Apple didn’t provide a timeline for pricing changes, but immediately added $200 to the cost of a Mac mini by discontinuing the cheapest model. Higher-end configurations also began disappearing from sale, making it clear price rises were coming sooner than people realized. Speculation shifted to when, not if.
When turned out to be a week. Credit to Cook for giving people a chance to buy before the axe fell, but dawdlers suddenly discovered on 25 June that most Apple products were now more expensive.
Somehow, the iPhone, Apple Watch, AirPods, Studio Display, and Apple Pencil escaped unscathed. It’s likely iPhone and Apple Watch prices will go up when new models appear in September. AirPods and Apple Pencil aren’t affected by the components driving these increases. And the Studio Display? That has the guts of an iPad inside, yet its price didn’t go up. Strange.
All pain, no gain
The same can’t be said for actual iPads. The entry-level model leapt from $349 to $449, nudging it out of impulse buy territory. Apple’s new, revolutionary, and surprisingly affordable MacBook Neo became only two of those things, given that its starting price shot up from $599 to $699. The four-year-old Apple TV – already arguably expensive compared to rivals TV boxes – jumped from $129 to a laughable $199. Further up the range, the numbers became increasingly eye-watering, from $200 on a MacBook Air to a whopping $1,300 on a Mac Studio M3 Ultra.

MacBook Neo: no longer quite the bargain it once was.
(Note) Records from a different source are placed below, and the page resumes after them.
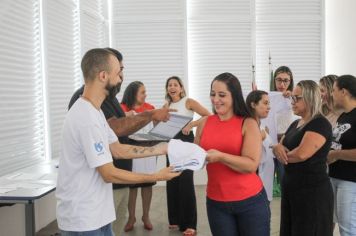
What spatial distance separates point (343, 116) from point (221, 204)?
1191mm

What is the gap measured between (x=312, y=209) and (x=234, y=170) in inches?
25.6

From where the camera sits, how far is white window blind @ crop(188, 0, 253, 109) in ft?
19.2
We know why Apple hiked its prices, but the question is whether it had to. Apple famously enjoys colossal profit margins. Even before these increases, its memory and storage upgrades carried famously hefty mark-ups, often costing several times more than equivalent PC components. And, sure, Apple’s unified memory isn’t directly comparable to buying RAM sticks and SSDs off the shelf, but the sheer gulf between the two makes me question whether Apple had to act.
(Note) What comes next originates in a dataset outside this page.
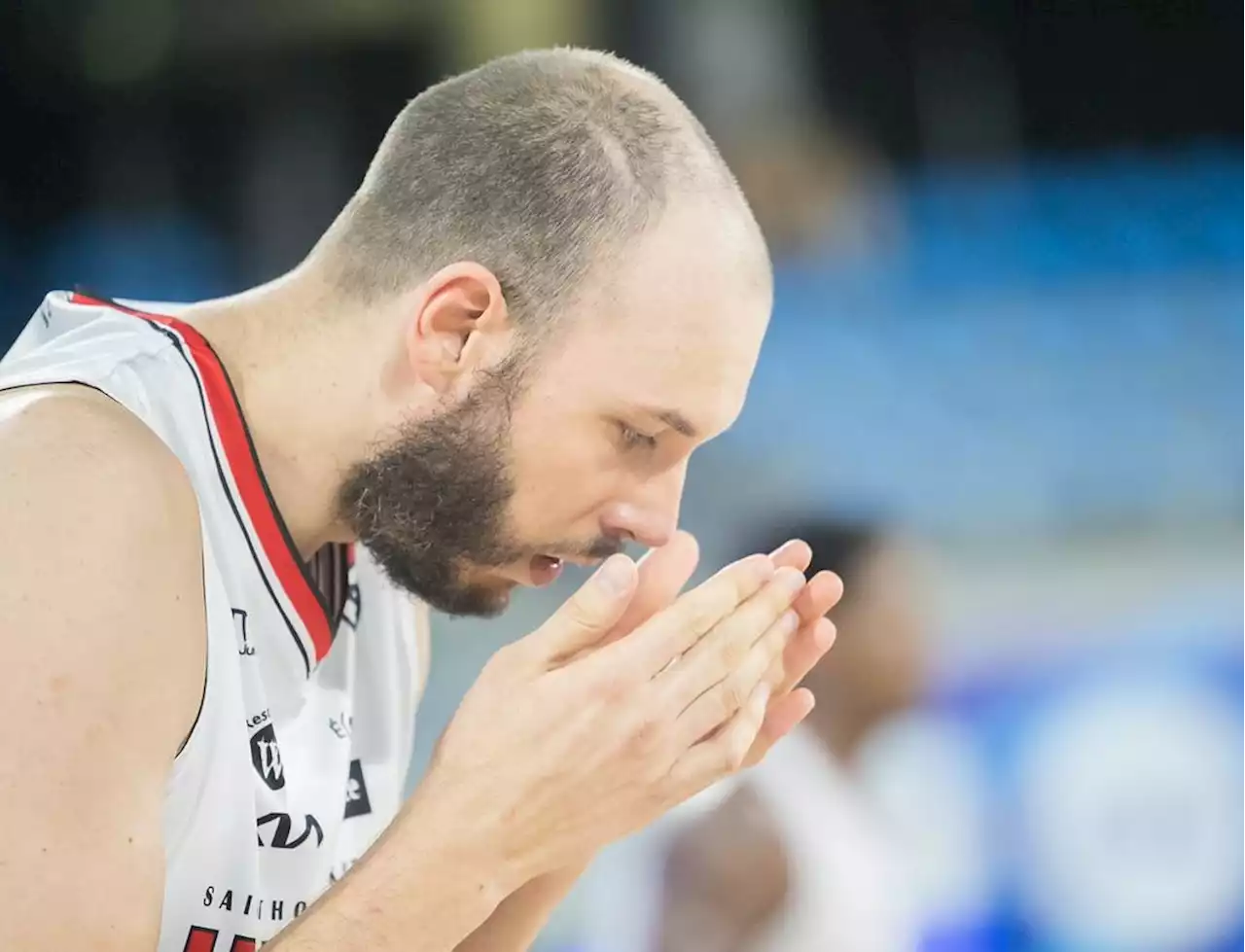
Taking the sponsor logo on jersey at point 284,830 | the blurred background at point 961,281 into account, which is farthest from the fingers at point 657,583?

Was this about avoiding losses or merely avoiding lower margins that might make shareholders and Wall Street uncomfortable? The answer probably lies somewhere in the middle. What’s not debatable: Apple hardware is unlikely to get cheaper any time soon. In fact, if AI’s insatiable appetite for memory keeps growing rather than the industry spectacularly imploding, today’s painful prices may one day even look like a bargain.